Stated problem
Turn the item lines below into a Markdown table with the columns Row and Item line, starting at the line that contains "Looking at both" and continuing through the final line of the items. Number each row and leave out blank lines.

··· Data for processing ···

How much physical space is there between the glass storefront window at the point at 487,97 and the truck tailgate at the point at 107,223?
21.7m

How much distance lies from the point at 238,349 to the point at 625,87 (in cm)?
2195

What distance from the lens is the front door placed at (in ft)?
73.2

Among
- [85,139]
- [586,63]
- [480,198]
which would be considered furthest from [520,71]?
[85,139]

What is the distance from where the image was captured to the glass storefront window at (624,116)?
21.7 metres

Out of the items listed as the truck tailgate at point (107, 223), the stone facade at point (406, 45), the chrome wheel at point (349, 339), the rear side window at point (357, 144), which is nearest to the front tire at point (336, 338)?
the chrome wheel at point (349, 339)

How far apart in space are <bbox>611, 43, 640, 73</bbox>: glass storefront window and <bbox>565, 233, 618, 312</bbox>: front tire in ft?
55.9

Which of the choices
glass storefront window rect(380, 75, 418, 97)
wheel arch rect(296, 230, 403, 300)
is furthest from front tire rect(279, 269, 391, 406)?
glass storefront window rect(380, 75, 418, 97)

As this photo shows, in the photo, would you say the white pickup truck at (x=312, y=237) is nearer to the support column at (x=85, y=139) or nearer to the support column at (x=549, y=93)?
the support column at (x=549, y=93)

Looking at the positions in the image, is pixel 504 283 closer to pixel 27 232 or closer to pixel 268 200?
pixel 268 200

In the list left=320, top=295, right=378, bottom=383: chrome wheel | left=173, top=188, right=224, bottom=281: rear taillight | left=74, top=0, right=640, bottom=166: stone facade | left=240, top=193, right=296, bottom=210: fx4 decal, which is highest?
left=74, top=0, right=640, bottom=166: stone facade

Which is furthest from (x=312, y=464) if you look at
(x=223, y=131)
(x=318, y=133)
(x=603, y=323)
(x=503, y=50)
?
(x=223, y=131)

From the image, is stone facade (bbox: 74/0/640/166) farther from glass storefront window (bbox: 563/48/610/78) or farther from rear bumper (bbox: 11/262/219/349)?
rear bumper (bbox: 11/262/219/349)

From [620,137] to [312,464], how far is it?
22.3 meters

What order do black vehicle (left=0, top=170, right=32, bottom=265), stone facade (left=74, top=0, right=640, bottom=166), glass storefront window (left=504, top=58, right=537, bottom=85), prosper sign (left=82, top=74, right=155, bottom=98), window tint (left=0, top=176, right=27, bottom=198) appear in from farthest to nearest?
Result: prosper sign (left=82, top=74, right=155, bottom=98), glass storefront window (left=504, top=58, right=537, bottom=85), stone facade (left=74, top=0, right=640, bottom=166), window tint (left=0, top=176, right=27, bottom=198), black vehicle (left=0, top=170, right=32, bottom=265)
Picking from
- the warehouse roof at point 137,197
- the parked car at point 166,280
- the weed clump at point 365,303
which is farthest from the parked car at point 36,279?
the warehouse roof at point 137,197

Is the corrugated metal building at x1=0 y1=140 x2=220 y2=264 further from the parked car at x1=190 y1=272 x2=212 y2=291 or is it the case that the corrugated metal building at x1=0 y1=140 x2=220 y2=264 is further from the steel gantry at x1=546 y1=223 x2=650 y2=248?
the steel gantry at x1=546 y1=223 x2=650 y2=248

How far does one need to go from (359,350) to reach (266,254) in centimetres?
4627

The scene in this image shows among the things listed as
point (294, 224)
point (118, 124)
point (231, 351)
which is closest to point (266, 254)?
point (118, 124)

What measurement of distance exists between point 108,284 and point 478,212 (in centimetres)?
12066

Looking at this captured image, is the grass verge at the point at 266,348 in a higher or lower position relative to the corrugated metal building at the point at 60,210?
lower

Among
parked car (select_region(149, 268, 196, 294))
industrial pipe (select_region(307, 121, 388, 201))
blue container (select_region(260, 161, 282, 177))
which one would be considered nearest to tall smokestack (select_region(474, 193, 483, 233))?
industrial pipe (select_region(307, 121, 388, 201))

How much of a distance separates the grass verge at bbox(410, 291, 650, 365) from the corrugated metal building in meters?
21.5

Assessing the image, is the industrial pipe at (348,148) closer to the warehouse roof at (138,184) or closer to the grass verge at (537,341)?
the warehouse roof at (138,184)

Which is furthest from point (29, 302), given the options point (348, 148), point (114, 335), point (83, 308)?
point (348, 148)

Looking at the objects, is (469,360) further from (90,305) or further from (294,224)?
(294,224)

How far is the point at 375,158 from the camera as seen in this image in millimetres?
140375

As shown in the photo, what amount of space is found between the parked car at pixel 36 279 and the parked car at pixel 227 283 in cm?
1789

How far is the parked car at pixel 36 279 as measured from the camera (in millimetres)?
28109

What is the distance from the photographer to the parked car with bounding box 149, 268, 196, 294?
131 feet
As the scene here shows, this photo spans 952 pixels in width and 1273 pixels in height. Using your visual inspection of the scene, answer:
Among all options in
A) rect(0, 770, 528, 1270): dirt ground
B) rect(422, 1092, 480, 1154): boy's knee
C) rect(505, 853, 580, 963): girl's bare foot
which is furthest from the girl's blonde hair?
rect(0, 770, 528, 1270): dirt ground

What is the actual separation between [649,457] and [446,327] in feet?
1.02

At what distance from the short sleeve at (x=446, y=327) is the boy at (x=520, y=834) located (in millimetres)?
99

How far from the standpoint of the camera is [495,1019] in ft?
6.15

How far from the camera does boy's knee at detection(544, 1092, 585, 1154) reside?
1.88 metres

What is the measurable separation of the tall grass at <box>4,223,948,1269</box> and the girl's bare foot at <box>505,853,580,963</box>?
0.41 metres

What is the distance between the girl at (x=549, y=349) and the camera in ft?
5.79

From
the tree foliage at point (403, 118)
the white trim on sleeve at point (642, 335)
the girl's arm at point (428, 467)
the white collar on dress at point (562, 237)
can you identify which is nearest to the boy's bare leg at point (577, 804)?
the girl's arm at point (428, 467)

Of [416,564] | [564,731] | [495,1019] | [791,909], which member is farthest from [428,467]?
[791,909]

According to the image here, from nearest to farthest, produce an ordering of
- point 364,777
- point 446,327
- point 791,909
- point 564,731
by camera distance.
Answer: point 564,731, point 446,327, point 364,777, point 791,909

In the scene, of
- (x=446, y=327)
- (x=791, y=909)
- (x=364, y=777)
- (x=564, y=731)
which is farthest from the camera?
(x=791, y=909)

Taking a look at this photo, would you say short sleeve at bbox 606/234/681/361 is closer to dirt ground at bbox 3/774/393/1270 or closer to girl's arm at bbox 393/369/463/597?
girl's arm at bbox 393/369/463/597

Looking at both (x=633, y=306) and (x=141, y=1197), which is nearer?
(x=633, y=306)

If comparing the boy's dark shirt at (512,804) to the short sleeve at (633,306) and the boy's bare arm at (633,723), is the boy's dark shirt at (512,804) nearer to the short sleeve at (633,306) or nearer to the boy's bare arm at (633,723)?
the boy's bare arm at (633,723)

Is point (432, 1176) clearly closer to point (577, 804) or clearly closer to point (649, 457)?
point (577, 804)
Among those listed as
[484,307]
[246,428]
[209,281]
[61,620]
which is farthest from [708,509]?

···

Exercise solution
| Row | Item line |
|---|---|
| 1 | Looking at both (x=633, y=306) and (x=141, y=1197), which is nearer? |
| 2 | (x=633, y=306) |
| 3 | If comparing the boy's dark shirt at (512,804) to the short sleeve at (633,306) and the boy's bare arm at (633,723), is the boy's dark shirt at (512,804) nearer to the short sleeve at (633,306) or nearer to the boy's bare arm at (633,723)? |
| 4 | the boy's bare arm at (633,723) |
| 5 | Is point (432, 1176) clearly closer to point (577, 804) or clearly closer to point (649, 457)? |
| 6 | point (577, 804) |
| 7 | Among those listed as |
| 8 | [484,307] |
| 9 | [246,428] |
| 10 | [209,281] |
| 11 | [61,620] |
| 12 | which is farthest from [708,509]? |